Input records:
•••

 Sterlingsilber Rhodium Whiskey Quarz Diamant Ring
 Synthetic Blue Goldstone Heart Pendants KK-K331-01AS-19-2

•••

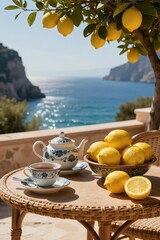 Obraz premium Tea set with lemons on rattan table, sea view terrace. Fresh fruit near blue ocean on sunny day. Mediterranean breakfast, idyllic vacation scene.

•••

What is being asked:
Please give back, exactly as it stands above, the stretch from the line with "Sterlingsilber Rhodium Whiskey" through the line with "Synthetic Blue Goldstone", and no line outside it.

Result of the exercise:
 Sterlingsilber Rhodium Whiskey Quarz Diamant Ring
 Synthetic Blue Goldstone Heart Pendants KK-K331-01AS-19-2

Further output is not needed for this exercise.